ACTION ITEM – Nothing past the line containing "scientific name: Sylvilagus" belongs in the output. Copy exactly every line of the data below from the first up to and including it.

RECORDS SHOWN –

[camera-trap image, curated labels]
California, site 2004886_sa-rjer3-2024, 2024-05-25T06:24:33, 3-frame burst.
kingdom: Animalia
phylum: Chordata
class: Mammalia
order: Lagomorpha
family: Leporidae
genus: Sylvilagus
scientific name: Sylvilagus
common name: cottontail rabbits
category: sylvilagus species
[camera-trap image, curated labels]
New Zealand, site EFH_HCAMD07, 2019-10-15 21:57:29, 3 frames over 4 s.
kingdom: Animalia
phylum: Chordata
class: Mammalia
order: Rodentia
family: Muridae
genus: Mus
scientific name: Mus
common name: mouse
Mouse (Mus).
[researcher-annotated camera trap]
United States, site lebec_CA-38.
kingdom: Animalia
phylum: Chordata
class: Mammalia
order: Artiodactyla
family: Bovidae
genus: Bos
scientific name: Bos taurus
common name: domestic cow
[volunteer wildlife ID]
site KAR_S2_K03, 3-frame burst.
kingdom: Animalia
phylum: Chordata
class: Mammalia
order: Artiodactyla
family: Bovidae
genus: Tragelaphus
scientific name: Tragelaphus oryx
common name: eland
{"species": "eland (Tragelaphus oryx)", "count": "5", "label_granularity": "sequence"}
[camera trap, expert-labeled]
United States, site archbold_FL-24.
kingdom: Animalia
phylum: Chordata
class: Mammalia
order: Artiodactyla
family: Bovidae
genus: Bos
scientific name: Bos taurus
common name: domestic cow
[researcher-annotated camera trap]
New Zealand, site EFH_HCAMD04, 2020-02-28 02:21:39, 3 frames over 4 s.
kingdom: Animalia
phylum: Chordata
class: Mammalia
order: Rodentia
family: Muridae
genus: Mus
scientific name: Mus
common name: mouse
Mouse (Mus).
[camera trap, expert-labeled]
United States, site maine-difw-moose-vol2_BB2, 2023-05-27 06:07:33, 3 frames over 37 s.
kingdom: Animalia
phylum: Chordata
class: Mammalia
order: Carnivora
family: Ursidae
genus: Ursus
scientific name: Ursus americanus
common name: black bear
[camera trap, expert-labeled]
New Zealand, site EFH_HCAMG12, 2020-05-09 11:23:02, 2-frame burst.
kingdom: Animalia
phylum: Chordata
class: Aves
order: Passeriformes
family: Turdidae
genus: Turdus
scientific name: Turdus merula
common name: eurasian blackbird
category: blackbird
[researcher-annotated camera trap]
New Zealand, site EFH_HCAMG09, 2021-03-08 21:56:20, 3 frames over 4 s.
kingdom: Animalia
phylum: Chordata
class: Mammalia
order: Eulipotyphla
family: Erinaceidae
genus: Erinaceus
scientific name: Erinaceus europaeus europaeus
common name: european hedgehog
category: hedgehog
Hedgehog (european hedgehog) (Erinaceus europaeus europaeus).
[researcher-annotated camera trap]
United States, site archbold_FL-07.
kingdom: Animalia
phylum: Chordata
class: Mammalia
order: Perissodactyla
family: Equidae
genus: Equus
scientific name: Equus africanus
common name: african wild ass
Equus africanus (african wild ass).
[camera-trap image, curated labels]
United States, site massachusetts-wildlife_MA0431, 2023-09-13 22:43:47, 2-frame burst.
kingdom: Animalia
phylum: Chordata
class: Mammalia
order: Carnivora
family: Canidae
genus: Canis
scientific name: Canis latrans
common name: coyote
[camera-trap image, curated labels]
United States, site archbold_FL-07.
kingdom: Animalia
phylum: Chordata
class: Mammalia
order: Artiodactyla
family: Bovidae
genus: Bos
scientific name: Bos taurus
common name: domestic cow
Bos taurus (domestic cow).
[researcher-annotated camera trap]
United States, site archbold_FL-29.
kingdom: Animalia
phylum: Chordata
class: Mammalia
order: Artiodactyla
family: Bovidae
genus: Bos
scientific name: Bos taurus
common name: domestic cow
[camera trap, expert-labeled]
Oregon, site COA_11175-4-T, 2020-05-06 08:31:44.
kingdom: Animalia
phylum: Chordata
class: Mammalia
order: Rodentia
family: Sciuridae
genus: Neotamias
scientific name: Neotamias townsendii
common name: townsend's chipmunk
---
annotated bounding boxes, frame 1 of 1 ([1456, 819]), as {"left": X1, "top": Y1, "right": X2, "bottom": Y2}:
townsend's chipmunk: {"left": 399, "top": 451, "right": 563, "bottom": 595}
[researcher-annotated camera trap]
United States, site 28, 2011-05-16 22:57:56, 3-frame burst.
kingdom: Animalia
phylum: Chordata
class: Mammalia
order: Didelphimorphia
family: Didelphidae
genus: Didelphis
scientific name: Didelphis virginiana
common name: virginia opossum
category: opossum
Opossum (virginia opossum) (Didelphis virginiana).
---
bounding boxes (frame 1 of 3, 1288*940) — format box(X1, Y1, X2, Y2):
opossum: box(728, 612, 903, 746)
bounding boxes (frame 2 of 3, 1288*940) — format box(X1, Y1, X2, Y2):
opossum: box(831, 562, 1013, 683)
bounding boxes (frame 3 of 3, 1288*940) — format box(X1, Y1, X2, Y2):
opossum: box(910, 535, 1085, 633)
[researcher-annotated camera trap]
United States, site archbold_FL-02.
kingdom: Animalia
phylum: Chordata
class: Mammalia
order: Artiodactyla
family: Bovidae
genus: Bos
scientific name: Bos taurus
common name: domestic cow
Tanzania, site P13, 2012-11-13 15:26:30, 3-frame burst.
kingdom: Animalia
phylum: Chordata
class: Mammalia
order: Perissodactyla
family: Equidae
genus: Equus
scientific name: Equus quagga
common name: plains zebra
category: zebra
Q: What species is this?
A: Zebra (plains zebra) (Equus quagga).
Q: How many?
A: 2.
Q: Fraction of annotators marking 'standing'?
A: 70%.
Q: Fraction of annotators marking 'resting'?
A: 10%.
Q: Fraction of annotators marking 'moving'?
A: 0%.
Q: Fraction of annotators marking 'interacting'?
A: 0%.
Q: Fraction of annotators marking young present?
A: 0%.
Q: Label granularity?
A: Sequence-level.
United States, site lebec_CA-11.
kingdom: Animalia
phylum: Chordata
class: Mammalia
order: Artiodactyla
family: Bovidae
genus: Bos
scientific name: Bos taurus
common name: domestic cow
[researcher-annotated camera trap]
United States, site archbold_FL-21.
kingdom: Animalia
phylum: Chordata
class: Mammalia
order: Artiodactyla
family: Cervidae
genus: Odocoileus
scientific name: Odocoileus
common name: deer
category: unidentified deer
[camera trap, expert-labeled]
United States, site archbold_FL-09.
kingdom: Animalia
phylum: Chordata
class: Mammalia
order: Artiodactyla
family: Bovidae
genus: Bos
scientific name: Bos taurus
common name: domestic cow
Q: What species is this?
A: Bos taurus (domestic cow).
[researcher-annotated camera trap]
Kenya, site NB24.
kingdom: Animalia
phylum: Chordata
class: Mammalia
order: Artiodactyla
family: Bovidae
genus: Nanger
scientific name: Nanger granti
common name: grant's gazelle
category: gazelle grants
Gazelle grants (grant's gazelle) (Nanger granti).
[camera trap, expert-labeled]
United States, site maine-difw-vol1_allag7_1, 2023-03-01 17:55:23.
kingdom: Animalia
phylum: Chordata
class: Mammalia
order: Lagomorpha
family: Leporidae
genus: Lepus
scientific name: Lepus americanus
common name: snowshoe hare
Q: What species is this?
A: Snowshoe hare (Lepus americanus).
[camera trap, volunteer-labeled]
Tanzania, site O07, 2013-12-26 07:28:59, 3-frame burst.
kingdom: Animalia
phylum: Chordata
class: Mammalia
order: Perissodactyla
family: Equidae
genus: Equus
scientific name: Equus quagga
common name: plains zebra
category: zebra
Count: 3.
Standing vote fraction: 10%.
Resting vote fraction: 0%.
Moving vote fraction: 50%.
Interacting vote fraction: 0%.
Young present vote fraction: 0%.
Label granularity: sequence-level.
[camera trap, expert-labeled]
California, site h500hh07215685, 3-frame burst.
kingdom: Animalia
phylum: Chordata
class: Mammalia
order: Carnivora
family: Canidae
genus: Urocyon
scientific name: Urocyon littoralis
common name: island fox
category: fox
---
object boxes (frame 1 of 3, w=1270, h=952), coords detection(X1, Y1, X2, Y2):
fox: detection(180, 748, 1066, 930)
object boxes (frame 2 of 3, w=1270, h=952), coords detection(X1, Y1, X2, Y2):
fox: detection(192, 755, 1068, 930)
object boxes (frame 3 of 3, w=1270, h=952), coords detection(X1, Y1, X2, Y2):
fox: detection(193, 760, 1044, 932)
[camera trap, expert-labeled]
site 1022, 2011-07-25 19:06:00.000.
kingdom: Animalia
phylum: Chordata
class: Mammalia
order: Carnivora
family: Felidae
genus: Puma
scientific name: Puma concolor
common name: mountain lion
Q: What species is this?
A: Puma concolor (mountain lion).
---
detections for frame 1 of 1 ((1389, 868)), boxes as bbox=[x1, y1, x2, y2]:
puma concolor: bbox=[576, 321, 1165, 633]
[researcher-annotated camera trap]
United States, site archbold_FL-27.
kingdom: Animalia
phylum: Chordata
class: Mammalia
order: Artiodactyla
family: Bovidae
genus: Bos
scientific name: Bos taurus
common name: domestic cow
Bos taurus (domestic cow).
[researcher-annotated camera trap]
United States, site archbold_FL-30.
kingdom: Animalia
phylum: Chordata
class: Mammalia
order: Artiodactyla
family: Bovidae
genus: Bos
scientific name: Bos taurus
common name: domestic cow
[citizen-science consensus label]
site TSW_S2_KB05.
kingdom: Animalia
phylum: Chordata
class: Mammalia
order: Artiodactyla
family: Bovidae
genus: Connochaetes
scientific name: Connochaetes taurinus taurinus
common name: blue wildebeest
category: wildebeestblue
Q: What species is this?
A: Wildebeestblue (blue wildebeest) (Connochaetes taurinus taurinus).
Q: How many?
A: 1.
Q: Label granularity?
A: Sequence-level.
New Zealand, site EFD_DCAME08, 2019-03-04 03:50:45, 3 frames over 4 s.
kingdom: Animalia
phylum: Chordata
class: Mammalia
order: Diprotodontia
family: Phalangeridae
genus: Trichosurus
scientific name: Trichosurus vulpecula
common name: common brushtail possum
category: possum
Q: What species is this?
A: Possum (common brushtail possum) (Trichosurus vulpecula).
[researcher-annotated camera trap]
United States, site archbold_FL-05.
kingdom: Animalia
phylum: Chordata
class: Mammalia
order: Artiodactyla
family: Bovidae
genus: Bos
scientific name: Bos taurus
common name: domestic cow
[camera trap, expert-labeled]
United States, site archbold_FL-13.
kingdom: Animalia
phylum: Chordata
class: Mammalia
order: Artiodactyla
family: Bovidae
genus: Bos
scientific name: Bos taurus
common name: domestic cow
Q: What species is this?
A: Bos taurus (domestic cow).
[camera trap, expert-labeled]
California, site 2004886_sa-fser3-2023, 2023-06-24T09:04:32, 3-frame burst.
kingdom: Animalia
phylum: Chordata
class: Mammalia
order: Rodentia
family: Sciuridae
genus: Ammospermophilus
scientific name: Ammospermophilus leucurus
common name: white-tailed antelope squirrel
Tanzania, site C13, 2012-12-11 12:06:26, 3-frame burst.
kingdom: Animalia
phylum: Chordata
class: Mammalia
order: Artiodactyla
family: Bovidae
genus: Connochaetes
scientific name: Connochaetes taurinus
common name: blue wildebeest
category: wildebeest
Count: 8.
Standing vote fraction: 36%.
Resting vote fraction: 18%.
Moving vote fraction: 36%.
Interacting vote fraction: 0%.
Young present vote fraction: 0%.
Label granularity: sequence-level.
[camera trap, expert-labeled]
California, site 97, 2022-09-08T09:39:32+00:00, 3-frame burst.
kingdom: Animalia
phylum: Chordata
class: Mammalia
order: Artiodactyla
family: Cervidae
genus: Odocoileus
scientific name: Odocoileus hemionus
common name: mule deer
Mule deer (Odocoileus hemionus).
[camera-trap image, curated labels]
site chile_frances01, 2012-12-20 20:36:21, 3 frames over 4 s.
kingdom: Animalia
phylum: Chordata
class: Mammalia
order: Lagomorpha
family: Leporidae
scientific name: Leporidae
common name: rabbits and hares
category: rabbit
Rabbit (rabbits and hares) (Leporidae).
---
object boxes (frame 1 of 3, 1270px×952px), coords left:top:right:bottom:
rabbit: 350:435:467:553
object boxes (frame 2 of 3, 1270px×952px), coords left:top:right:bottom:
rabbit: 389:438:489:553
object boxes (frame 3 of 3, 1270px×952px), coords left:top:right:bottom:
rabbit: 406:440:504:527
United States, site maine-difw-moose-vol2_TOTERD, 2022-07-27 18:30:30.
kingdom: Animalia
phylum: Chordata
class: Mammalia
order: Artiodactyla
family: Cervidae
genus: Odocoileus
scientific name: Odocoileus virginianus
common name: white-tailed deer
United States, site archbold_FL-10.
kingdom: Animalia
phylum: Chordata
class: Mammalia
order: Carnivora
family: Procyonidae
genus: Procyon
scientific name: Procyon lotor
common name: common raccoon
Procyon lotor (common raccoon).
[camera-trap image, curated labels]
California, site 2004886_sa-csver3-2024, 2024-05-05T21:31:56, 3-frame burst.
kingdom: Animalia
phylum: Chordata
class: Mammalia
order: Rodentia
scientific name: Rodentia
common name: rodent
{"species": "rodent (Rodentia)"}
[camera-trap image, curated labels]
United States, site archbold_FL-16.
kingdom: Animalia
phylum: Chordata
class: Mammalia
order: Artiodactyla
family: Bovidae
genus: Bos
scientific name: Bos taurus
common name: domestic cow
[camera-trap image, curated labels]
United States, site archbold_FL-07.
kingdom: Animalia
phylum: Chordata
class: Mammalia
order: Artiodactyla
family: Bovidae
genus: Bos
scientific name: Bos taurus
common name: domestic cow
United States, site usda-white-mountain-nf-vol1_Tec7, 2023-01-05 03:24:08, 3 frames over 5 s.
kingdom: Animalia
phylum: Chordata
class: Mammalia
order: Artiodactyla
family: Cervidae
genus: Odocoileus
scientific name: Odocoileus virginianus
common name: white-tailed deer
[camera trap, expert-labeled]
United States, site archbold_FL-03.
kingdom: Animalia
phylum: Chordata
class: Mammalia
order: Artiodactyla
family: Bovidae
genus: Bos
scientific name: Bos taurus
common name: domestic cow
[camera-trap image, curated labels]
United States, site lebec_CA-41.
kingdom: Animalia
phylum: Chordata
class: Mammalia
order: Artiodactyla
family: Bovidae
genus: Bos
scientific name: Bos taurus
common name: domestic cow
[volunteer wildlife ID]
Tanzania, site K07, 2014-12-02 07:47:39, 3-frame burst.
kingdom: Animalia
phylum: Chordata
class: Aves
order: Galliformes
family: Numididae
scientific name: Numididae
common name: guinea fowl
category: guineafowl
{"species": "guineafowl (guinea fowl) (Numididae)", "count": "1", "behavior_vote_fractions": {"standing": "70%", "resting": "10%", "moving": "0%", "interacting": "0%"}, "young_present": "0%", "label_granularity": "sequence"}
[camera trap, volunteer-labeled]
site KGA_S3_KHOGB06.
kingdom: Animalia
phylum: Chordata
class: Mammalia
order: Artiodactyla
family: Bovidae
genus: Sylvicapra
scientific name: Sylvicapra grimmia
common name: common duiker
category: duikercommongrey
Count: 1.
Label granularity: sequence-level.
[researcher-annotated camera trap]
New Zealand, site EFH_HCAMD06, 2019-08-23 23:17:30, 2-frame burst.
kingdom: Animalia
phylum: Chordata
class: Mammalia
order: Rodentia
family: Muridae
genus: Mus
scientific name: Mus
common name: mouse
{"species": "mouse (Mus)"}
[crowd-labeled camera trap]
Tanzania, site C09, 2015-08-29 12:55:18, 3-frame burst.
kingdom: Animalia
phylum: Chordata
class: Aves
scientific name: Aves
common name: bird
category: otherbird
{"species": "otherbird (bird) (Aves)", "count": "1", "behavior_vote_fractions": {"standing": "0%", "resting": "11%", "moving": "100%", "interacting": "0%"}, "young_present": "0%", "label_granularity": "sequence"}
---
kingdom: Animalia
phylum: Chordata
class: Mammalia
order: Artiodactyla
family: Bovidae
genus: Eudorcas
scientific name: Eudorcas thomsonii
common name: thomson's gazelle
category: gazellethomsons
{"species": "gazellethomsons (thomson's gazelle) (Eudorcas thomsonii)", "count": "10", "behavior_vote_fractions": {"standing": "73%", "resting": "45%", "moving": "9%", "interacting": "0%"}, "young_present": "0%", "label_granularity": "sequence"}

THE ANSWER –
[camera-trap image, curated labels]
California, site 2004886_sa-rjer3-2024, 2024-05-25T06:24:33, 3-frame burst.
kingdom: Animalia
phylum: Chordata
class: Mammalia
order: Lagomorpha
family: Leporidae
genus: Sylvilagus
scientific name: Sylvilagus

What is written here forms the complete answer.